(Texte choisi):
Nonfiction.fr : D’après la psychanalyse, le psychotique est insuffisamment séparé de l’Autre « maternel », ou plutôt « primitif », pourrait-on dire. Il souffre d’un trop-plein, ou d’un trop-proche, qui tend à produire les phénomènes dits « élémentaires » habituellement associés à la psychose, comme les hallucinations, le sentiment de persécution etc.. La suppléance lui permet de parer à cet excès de proximité avec ce que, reprenant le terme lacanien, vous appelez « la Chose »   . Cela se fait en recréant du manque et donc de la distance entre cette « chose » et le psychotique. La suppléance est donc un mouvement à la fois d’approche (de la lumière chez Van Gogh) et de limitation de cette approche. Or dans votre livre, vous n’évoquez pas ce dernier aspect de la suppléance. Pourquoi ?

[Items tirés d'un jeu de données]
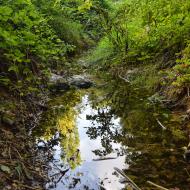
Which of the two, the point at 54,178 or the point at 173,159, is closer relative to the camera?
the point at 54,178

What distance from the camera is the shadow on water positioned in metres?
4.43

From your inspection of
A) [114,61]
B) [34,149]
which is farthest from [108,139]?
[114,61]

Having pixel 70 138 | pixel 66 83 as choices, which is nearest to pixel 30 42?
pixel 70 138

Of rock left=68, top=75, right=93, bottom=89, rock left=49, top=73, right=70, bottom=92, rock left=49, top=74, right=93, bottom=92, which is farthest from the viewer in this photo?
rock left=68, top=75, right=93, bottom=89

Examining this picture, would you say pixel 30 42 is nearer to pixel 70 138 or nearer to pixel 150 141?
pixel 70 138

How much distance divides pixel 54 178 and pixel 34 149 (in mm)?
984

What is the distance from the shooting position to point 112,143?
5.79m

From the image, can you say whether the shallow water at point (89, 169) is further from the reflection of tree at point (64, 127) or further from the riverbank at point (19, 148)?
the riverbank at point (19, 148)

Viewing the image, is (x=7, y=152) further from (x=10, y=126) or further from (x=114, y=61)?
(x=114, y=61)

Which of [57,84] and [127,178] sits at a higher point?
[57,84]

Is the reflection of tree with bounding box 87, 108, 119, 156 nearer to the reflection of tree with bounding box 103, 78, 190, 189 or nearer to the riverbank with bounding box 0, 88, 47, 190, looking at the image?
the reflection of tree with bounding box 103, 78, 190, 189

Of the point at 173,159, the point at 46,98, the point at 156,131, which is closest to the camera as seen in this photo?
the point at 173,159

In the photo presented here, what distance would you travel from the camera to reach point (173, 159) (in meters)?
4.82

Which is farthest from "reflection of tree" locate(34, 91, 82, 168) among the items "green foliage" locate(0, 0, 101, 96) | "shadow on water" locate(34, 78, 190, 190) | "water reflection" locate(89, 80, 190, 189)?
"green foliage" locate(0, 0, 101, 96)
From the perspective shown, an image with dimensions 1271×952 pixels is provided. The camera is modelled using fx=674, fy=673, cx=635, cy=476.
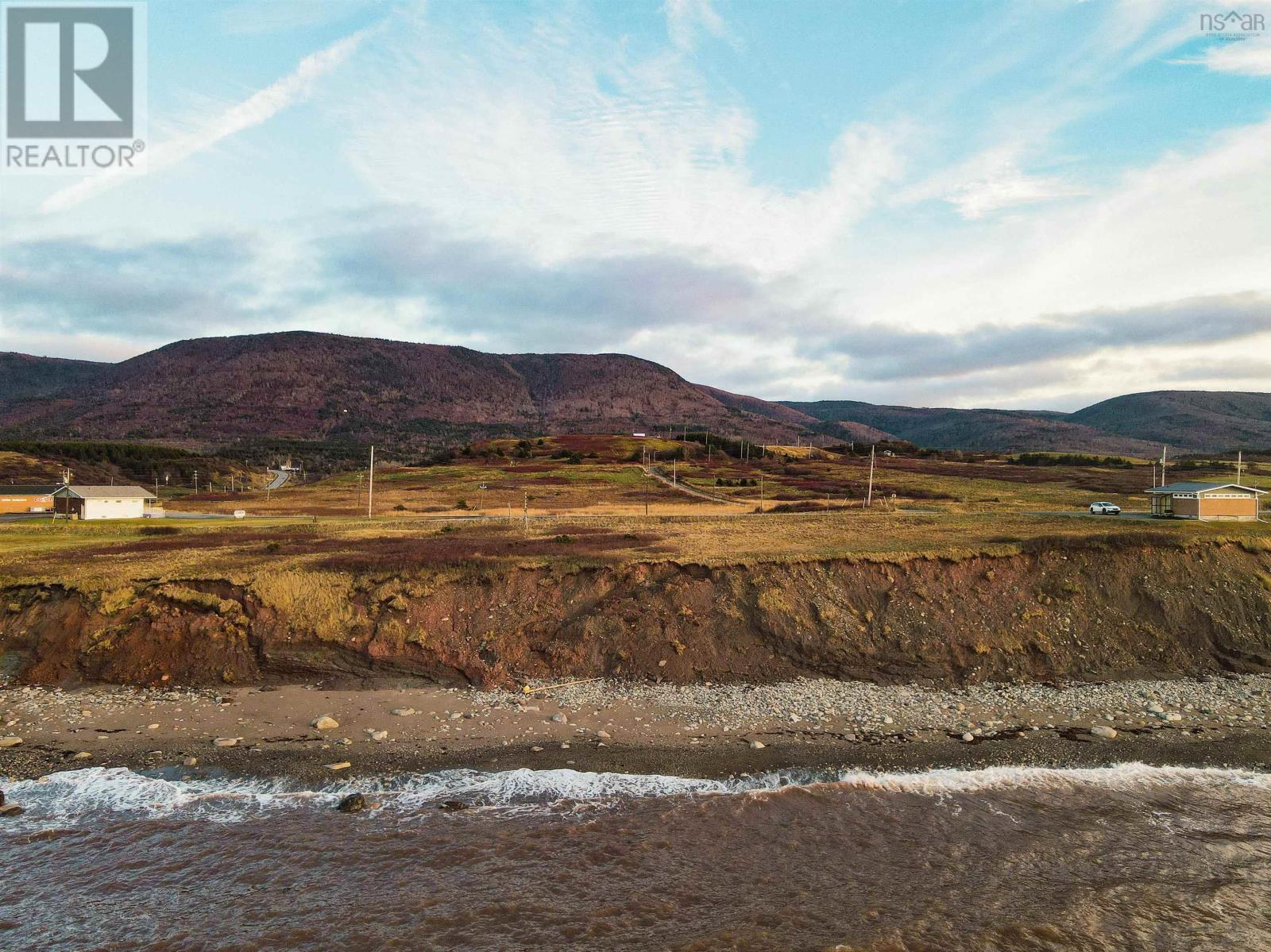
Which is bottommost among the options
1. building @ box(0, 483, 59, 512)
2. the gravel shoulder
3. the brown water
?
the brown water

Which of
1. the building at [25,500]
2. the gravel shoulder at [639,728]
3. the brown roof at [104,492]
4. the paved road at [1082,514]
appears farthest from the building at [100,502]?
the paved road at [1082,514]

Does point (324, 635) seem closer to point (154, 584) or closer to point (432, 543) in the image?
point (154, 584)

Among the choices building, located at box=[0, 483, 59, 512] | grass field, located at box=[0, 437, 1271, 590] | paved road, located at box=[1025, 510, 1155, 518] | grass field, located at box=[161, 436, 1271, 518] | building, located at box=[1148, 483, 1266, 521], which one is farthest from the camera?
building, located at box=[0, 483, 59, 512]

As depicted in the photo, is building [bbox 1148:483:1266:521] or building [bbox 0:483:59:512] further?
building [bbox 0:483:59:512]

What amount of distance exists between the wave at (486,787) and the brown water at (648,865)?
7 cm

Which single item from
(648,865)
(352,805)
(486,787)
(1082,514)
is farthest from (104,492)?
(1082,514)

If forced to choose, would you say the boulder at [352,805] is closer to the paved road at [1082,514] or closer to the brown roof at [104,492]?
the paved road at [1082,514]

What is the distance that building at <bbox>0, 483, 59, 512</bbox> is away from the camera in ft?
264

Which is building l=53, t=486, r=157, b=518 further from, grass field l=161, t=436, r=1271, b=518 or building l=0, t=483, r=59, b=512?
building l=0, t=483, r=59, b=512

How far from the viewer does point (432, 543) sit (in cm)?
3772

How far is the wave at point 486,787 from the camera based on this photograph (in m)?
16.7

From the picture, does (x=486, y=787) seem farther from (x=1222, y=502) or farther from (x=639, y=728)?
(x=1222, y=502)

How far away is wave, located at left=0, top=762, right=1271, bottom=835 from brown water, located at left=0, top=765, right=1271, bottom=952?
72mm

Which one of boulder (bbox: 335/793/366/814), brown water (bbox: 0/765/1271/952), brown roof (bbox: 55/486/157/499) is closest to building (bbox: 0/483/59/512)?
brown roof (bbox: 55/486/157/499)
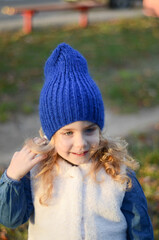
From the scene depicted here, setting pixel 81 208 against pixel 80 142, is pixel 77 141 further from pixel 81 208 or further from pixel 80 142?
pixel 81 208

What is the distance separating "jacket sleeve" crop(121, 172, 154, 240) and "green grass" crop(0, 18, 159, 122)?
3.76m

(Travail à faire):
**A)** Selon le texte sur la psychose, de quoi le psychotique est-il insuffisamment séparé ?
**B)** Recopiez tout le passage du texte sur la psychose, de « Nonfiction.fr : D’après » jusqu'à « suppléance. Pourquoi ? » inclus.
Les items n'ont aucun rôle ici.

(Corrigés):
**A)** De l'Autre « maternel », ou plutôt « primitif ».

**B)**
Nonfiction.fr : D’après la psychanalyse, le psychotique est insuffisamment séparé de l’Autre « maternel », ou plutôt « primitif », pourrait-on dire. Il souffre d’un trop-plein, ou d’un trop-proche, qui tend à produire les phénomènes dits « élémentaires » habituellement associés à la psychose, comme les hallucinations, le sentiment de persécution etc.. La suppléance lui permet de parer à cet excès de proximité avec ce que, reprenant le terme lacanien, vous appelez « la Chose »   . Cela se fait en recréant du manque et donc de la distance entre cette « chose » et le psychotique. La suppléance est donc un mouvement à la fois d’approche (de la lumière chez Van Gogh) et de limitation de cette approche. Or dans votre livre, vous n’évoquez pas ce dernier aspect de la suppléance. Pourquoi ?